Key headless indicators include: missing chrome.runtime (present in headed Chrome but absent in headless), zero-length navigator.plugins array, specific user agent patterns that have been associated with headless mode in prior versions, and differences in how headless Chrome handles iframe security contexts.
Detection Method 4: Eval Length Analysis
Different JavaScript engines have different implementations of built-in functions, and these implementations have different string representations. By checking the length of Function.prototype.toString.call(eval) and comparing it against known values for each browser engine, we can detect environment spoofing — for example, a headless Chrome instance that is pretending to be Firefox.
Detection Method 5: TLS Cross-Validation
As discussed in our TLS fingerprinting article, the TLS Client Hello message reveals the actual browser or HTTP library making the connection. When a Playwright script controls Chrome, the TLS fingerprint matches Chrome — this is expected. But when a custom bot uses a Python requests library or Go's net/http, the TLS fingerprint reveals the deception regardless of what user agent string is sent.

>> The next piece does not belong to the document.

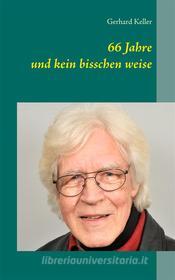 Ebook 66 Jahre und kein bisschen weise di Gerhard Keller edito da Books on Demand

Detection Method 6: Timing and Behavioral Analysis
Real users exhibit natural variation in their interaction timing. They move the mouse in curves, not straight lines. They pause before clicking. They scroll at variable speeds. Automated tools, even those that simulate human behavior, produce statistically distinguishable patterns — too-consistent timing, perfectly linear mouse paths, and unnatural scroll velocities.
We collect minimal behavioral signals during the fingerprinting process itself — the timing of API calls, the order of signal collection, and the responsiveness of certain browser APIs. These micro-behavioral signals are difficult for automation tools to spoof because they depend on the actual execution environment, not on overrideable properties.
Detection Method 7: Permission and API Inconsistency
Real browsers have consistent permission states and API availability. A browser that claims to support notifications but has no Notification constructor, or that reports a specific screen resolution but returns different values from window.screen and CSS media queries, is exhibiting inconsistencies that indicate tampering or emulation.
We check dozens of these cross-validation points, looking for contradictions that arise when automation tools selectively override some signals without maintaining consistency across all related APIs.
Detection Method 8: VM and Emulation Detection
Many bot operations run inside virtual machines or cloud instances. While this alone is not proof of automation, it is a strong signal when combined with other indicators. We detect VMs through WebGL renderer strings that contain VM-associated keywords (like "llvmpipe" or "SwiftShader"), hardware characteristics that are inconsistent with consumer devices (exactly 2 CPU cores and 2GB memory — common VM defaults), and known cloud provider IP ranges.
The Multi-Method Advantage
Each detection method individually has limitations — a sophisticated bot operator might evade any single method. But evading all methods simultaneously, while maintaining cross-validation consistency across all of them, is prohibitively expensive. The cost of developing and maintaining a bot that passes all checks exceeds the economic value of most bot operations.
Near-Zero False Positives
Our detection operates on a whitelist model for search engine bots (Googlebot, Bingbot, etc.) verified through reverse DNS, and a multi-signal model for other traffic. We require multiple corroborating signals before classifying traffic as automated. This conservative approach ensures a false positive rate below 0.1% — verified across billions of production events.